A subtle observation is that we only transition using mx[i], not every length from 1 to mx[i]. Since every copy costs exactly b, a longer copy always dominates a shorter copy that starts at the same position.
Worked Examples
Example 1
Input:
3 3 1
aba
The computed copy lengths are:
| Position i | Suffix | mx[i] |
|---|---|---|
| 0 | aba | 0 |
| 1 | ba | 0 |
| 2 | a | 1 |
DP evolution:
| i | dp[i] | Action | Updated state |
|---|---|---|---|
| 0 | 0 | write 'a' | dp[1] = 3 |
| 1 | 3 | write 'b' | dp[2] = 6 |
| 2 | 6 | write 'a' | dp[3] = 9 |
| 2 | 6 | copy length 1 | dp[3] = 7 |
Final answer:
7
This example shows why a copied substring may be a single character. The last 'a' already appears in the prefix "ab".
Example 2
Input:
4 10 1
aaaa
Copy lengths:
| Position i | Suffix | mx[i] |
|---|---|---|
| 0 | aaaa | 0 |
| 1 | aaa | 1 |
| 2 | aa | 2 |
| 3 | a | 1 |
DP evolution:
| i | dp[i] | Action | Result |
|---|---|---|---|
| 0 | 0 | write | dp[1]=10 |
| 1 | 10 | copy 1 | dp[2]=11 |
| 2 | 11 | copy 2 | dp[4]=12 |
Final answer:
12
This trace demonstrates the benefit of taking the longest available copy.
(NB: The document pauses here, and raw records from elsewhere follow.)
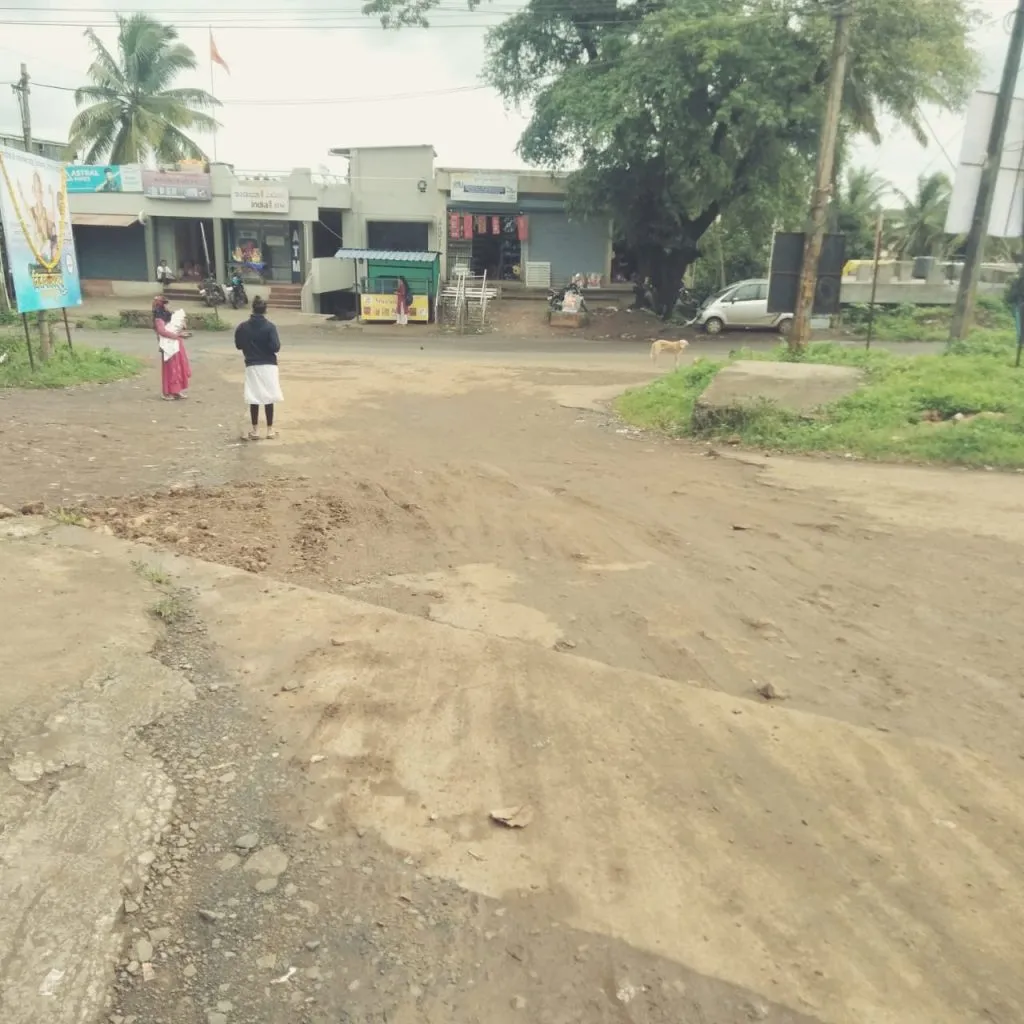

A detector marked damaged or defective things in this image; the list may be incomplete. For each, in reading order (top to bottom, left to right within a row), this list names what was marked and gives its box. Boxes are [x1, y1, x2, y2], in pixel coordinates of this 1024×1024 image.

damaged dirt road [2, 340, 1024, 1024]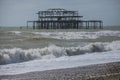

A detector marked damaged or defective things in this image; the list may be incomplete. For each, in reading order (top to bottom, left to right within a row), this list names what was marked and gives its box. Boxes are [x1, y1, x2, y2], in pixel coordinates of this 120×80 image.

rusted metal framework [27, 8, 102, 29]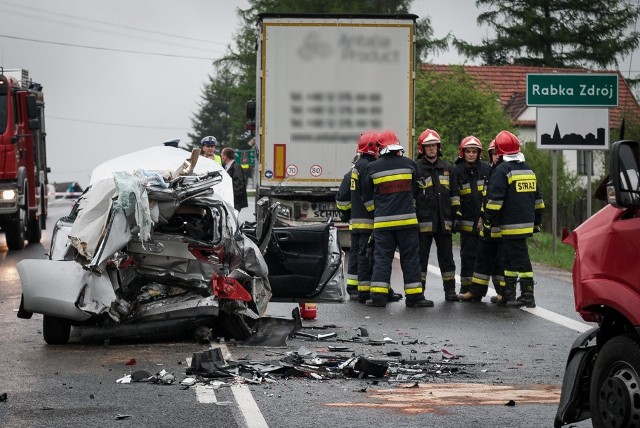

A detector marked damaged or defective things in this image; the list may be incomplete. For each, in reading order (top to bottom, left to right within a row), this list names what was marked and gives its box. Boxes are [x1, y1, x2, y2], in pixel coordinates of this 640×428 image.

severely crushed car [15, 146, 344, 344]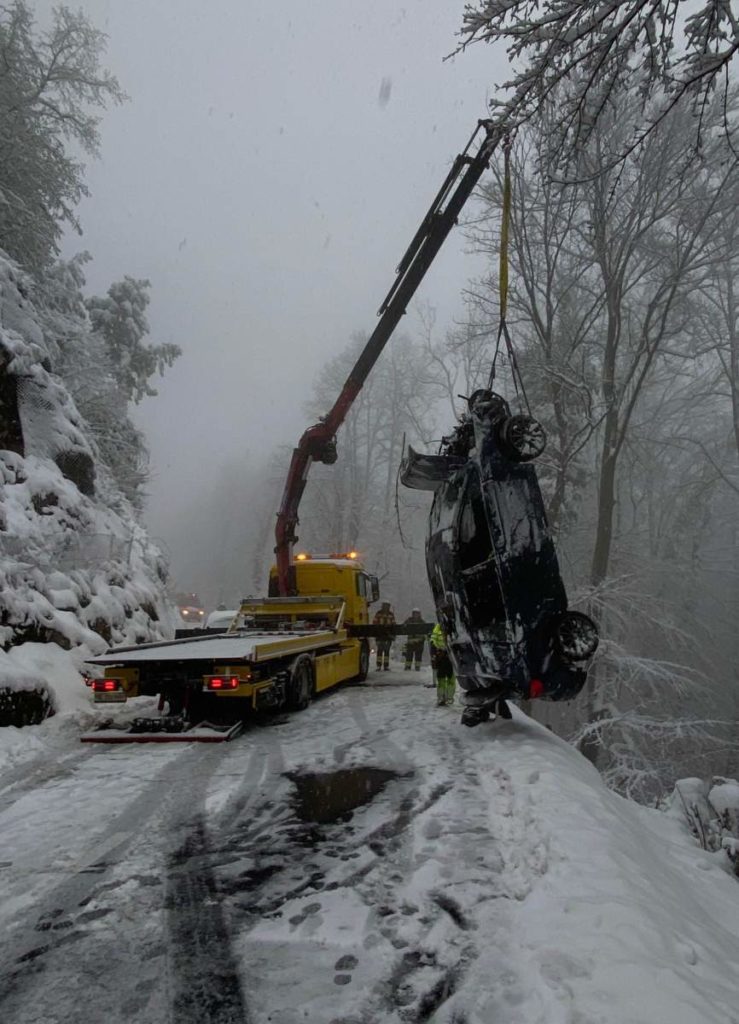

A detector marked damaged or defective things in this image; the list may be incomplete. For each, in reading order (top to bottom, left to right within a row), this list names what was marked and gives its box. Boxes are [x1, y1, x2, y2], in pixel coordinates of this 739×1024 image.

overturned black car [402, 388, 600, 724]
damaged vehicle [402, 386, 600, 728]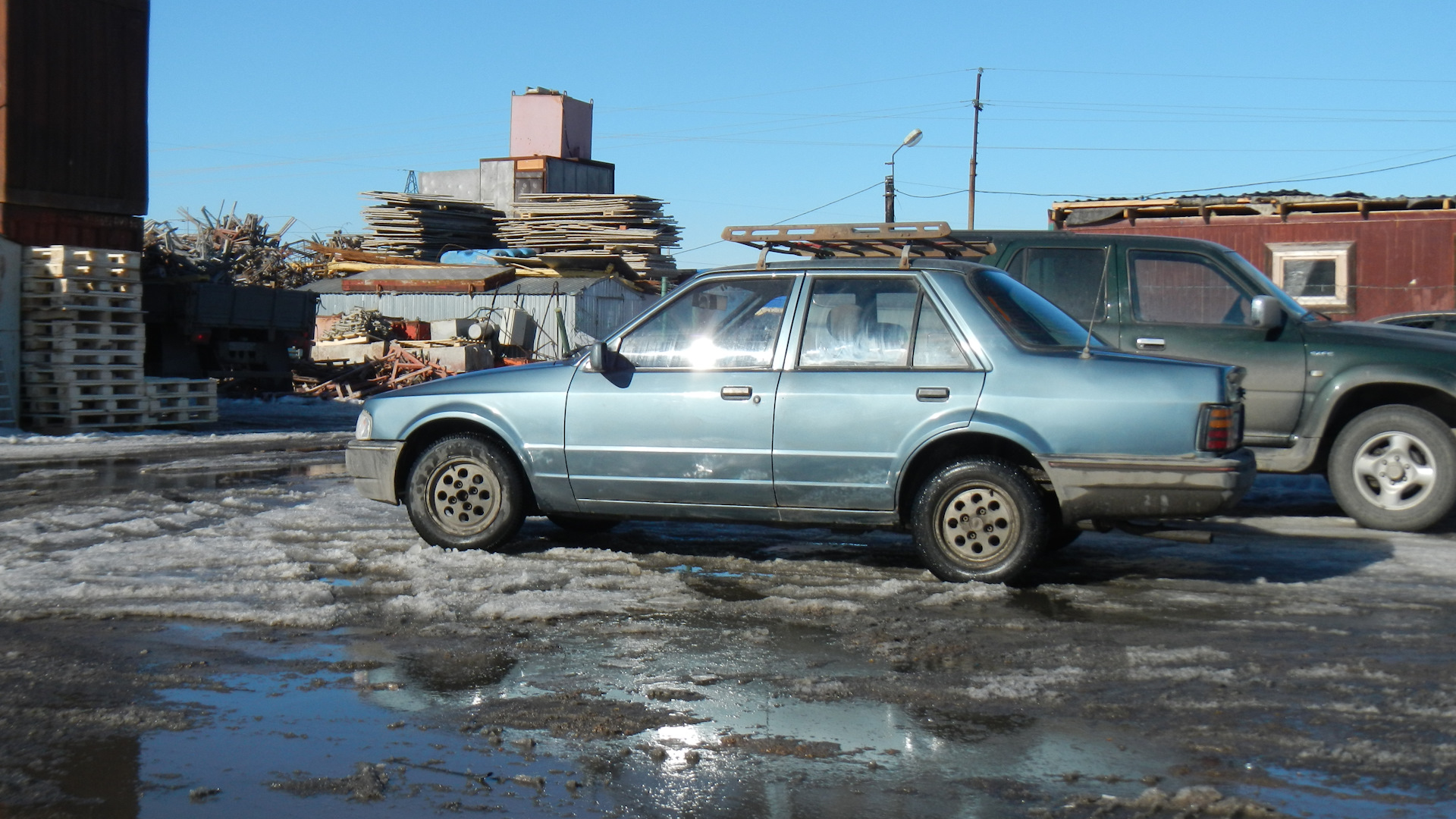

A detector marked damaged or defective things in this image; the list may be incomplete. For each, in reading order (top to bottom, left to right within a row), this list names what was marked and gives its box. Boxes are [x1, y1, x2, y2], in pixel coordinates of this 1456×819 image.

rusty shipping container [0, 0, 149, 249]
rusty metal frame [722, 221, 996, 259]
rusty shipping container [1054, 198, 1456, 322]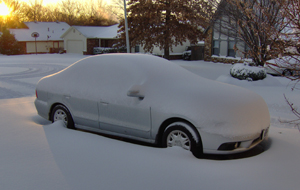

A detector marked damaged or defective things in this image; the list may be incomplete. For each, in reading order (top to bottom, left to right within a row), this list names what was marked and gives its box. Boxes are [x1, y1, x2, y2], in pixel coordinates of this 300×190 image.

exposed car tire [51, 104, 75, 129]
exposed car tire [163, 122, 203, 158]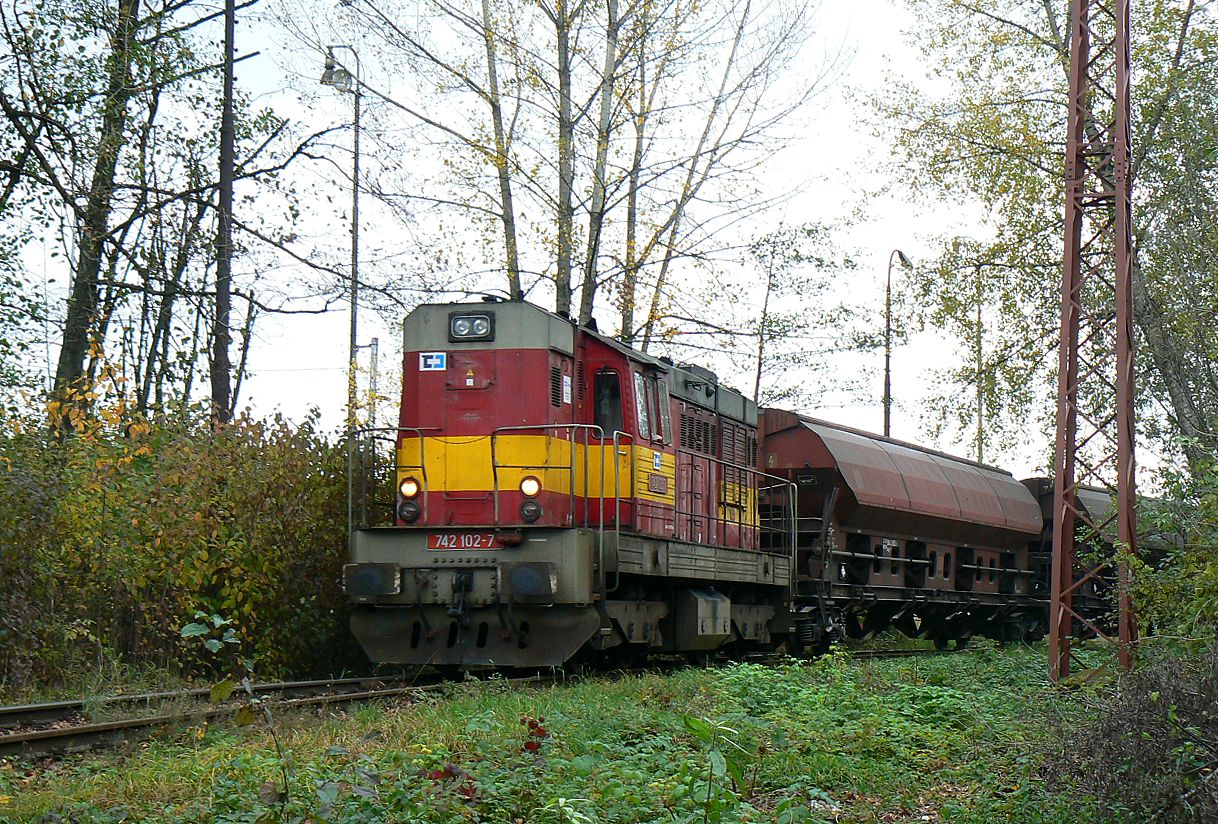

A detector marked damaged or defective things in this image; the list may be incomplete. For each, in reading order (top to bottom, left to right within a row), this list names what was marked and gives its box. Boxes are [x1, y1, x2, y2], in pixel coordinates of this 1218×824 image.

rusty metal pole [1048, 0, 1136, 684]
At position 2, copying "aa" costs the same as copying only "a".
Complexity Analysis
| Measure | Complexity | Explanation |
|---|---|---|
| Time | O(n²) | LCP computation, mx computation, and DP |
| Space | O(n²) | LCP table dominates memory usage |
With n ≤ 5000, the algorithm performs about 25 million table operations, which comfortably fits within the time limit in optimized Python. The memory usage is also acceptable for the contest limits.
Test Cases
# helper: run solution on input string, return output string
import sys
import io
def run(inp: str) -> str:
sys.stdin = io.StringIO(inp)
input = sys.stdin.readline
n, a, b = map(int, input().split())
s = input().strip()
lcp = [[0] * (n + 1) for _ in range(n + 1)]
for i in range(n - 1, -1, -1):
for j in range(n - 1, -1, -1):
if s[i] == s[j]:
lcp[i][j] = lcp[i + 1][j + 1] + 1
mx = [0] * n
for i in range(n):
for j in range(i):
mx[i] = max(mx[i], min(lcp[i][j], i - j))
INF = 10 ** 18
dp = [INF] * (n + 1)
dp[0] = 0
for i in range(n):
dp[i + 1] = min(dp[i + 1], dp[i] + a)
if mx[i]:
dp[i + mx[i]] = min(dp[i + mx[i]], dp[i] + b)
return str(dp[n]) + "\n"
# provided sample
assert run("3 3 1\naba\n") == "7\n", "sample 1"
# minimum size
assert run("1 5 2\na\n") == "5\n", "single character"
# copying never worth it
assert run("4 1 100\naaaa\n") == "4\n", "expensive copy"
# repeated string
assert run("4 10 1\naaaa\n") == "12\n", "cheap copy"
# no repeated substrings
assert run("5 3 1\nabcde\n") == "15\n", "all unique"
| Test input | Expected output | What it validates |
|---|---|---|
1 5 2 / a |
5 |
Minimum size |
4 1 100 / aaaa |
4 |
Copy exists but should not be used |
4 10 1 / aaaa |
12 |
Long repeated substring handling |
5 3 1 / abcde |
15 |
No copy operations available |
Edge Cases
Consider:
4 10 1
aaaa
At position 2, the suffixes beginning at 0 and 2 match for length 2. The algorithm computes:
min(lcp[2][0], 2) = min(2, 2) = 2
so mx[2] = 2. The DP jumps directly from prefix length 2 to prefix length 4 for cost 1, producing the correct answer 12.
Consider:
4 1 100
aaaa
The same copy opportunities exist, but the DP compares them against writing characters individually. Since every copy costs 100, all copy transitions are dominated by character transitions. The answer becomes 4.
Consider:
5 3 1
abcde
Every pair of suffixes has LCP 0, so all mx[i] values remain 0. The DP only uses character transitions and returns 15.
Consider:
6 5 1
ababab
At position 2, the substring "ab" already appears in the prefix. The LCP table finds a match of length 4, but only the first 2 characters are valid as a source because i-j=2. The algorithm uses:
min(4, 2) = 2
preventing an illegal overlap with future characters. This restriction is exactly what keeps the solution correct.